|
Re: A "plausible range" for a random variable
Posted:
Jun 7, 2013 1:31 PM
|
|
On Fri, 7 Jun 2013 09:30:09 -0700 (PDT), Sergio Rossi <deltaquattro@gmail.com> wrote:
>Hi, > >I run a Monte Carlo simulation of a black box code,i.e., I assign probability distributions to the code inputs and I obtain a Monte Carlo sample of the output variable Y. Y doesn't have to be Gaussian, because the input distribution aren't necessarily Gaussian, and even if they were, the output depends nonlinearly on inputs. > >My bosses asked me to give them a "plausible range" for the variable Y. Trying to rephrase this question in a statistical framework, I thought about finding a lower bound L and an upper bound U for Y, such that p(L<=Y<=U) equal to, say, 95%. In practice, that's percentiles estimation. For example, if I were to set L=-inf, then U would be precisely the 95-th percentile of the distribution of Y, so the problem would become to estimate the 95-th percentile of Y. >Questions: >1. Is there a preferred way to select L and U? I don't think so, since I don't know which is the distribution of Y. So I was thinking to just select two percentiles "symmetrical about the median", such that p(L<=Y<=U) = alpha. For example, if alpha = .95, I just choose L as the 2.5-percentile and U as the 97.5th percentile. >2. How do I estimate L and U? I know I could just load my samples in R and use bootstrap. However, I'd prefer to have also an analytical formula, for a variety of reasons. I have fairly large samples (usually N ~= 2000), so I guess that there should be some expression for the confidence intervals of percentiles, based on CLT. Can you post them? >
1) Selecting Lower and Upper limits, L and U, as you notice, is usually done symmetrically (if not one-tailed). That is done, mainly, for lack of any other good reason to outweigh the equal emphasis on each end.
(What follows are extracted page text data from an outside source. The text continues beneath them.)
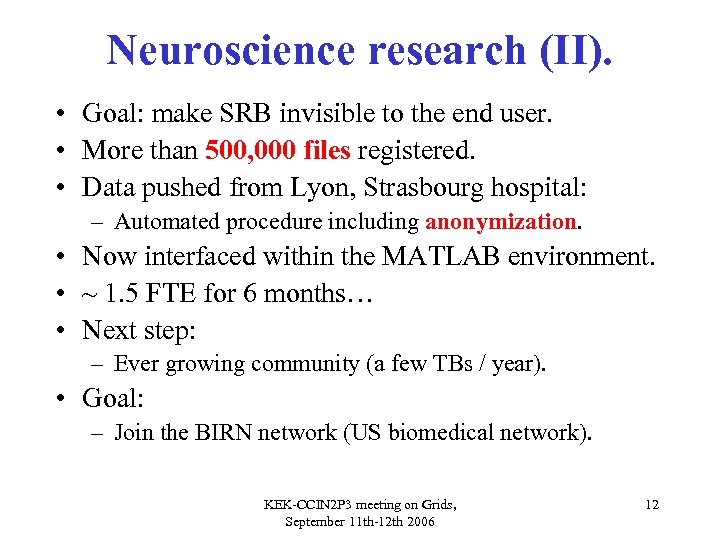 Neuroscience research (II).

• Goal: make SRB invisible to the end user.
• More than 500,000 files registered.
• Data pushed from Lyon, Strasbourg hospital:
  – Automated procedure including anonymization.
• Now interfaced within the MATLAB environment.
• ~ 1.5 FTE for 6 months…
• Next step:
  – Ever growing community (a few TBs / year).
• Goal:
  – Join the BIRN network (US biomedical network).

KEK-CCIN2P3 meeting on Grids, September 11th-12th 2006

12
Statistical estimation theory occasionally looks at the "narrowest" CI. That is *the* important characteristic of one-tailed tests, determining UMP (Uniformly Most Powerful). Because tails can be asymmetrical, no two-tailed test is UMP.
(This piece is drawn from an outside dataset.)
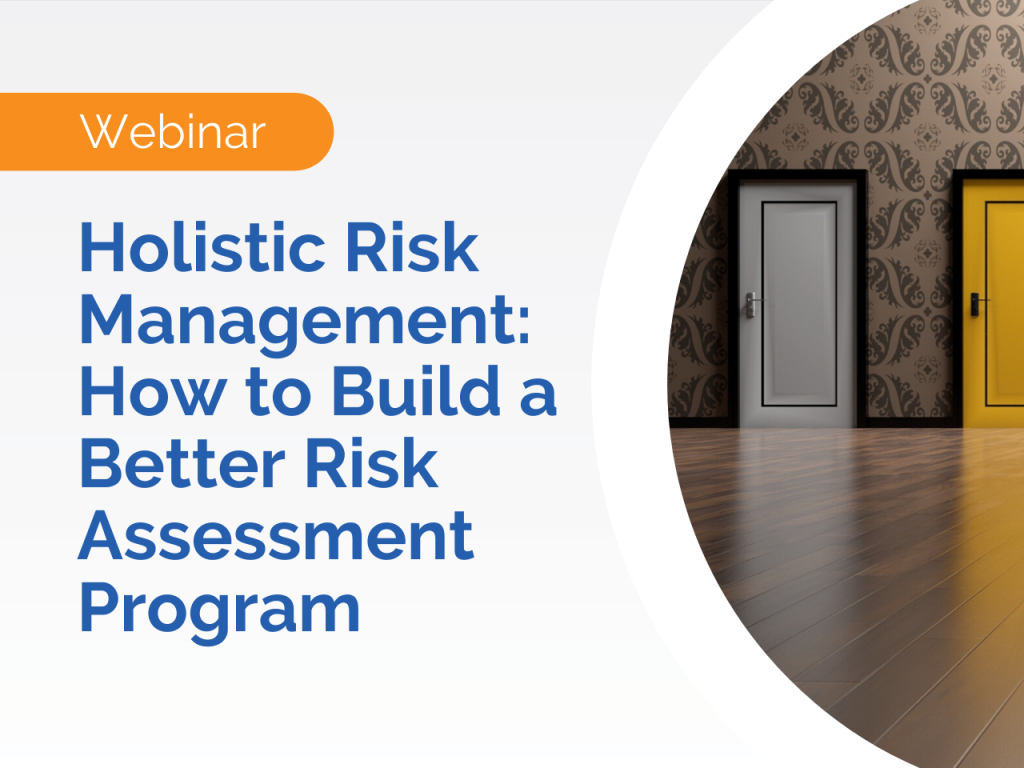 Webinar

Holistic Risk Management: How to Build a Better Risk Assessment Program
Decision theory would suggest that you apply a loss-function to determine what degree of asymmetry might apply -- I was intrigued, long ago, by the suggestion that the "power" of standard research might be improved by splitting the conventional 5% into 4% at the "expected" end and 1% at the other end, for a gain in general power without losing the right to report stronger effects in the opposite direction. I read that at least 30 years ago, so you can see that the idea never caught on.
2) A parametric approach to L and U for Extreme Values is not going to be at all efficient. What is used for estimation is what your bootstrapping would converge to: The CI based for L (or U) based on rank-order in the original sample.
Poisson consideration gives a good approximation for small proportions. This is applied for your N=2000, 2 1/2%, as follows.
Rank 50 is the point estimate of L. The +/- 2SD range for Poisson can be estimated as ( Square(Sqrt(L) - 1), Square(Sqrt(L) + 1) )
The square root of 50 is about 7; the square of 6 is 36, and the square of 8 is 64. That gives (approximately) the CI for L=50 is (37, 65).
-- Rich Ulrich
|
|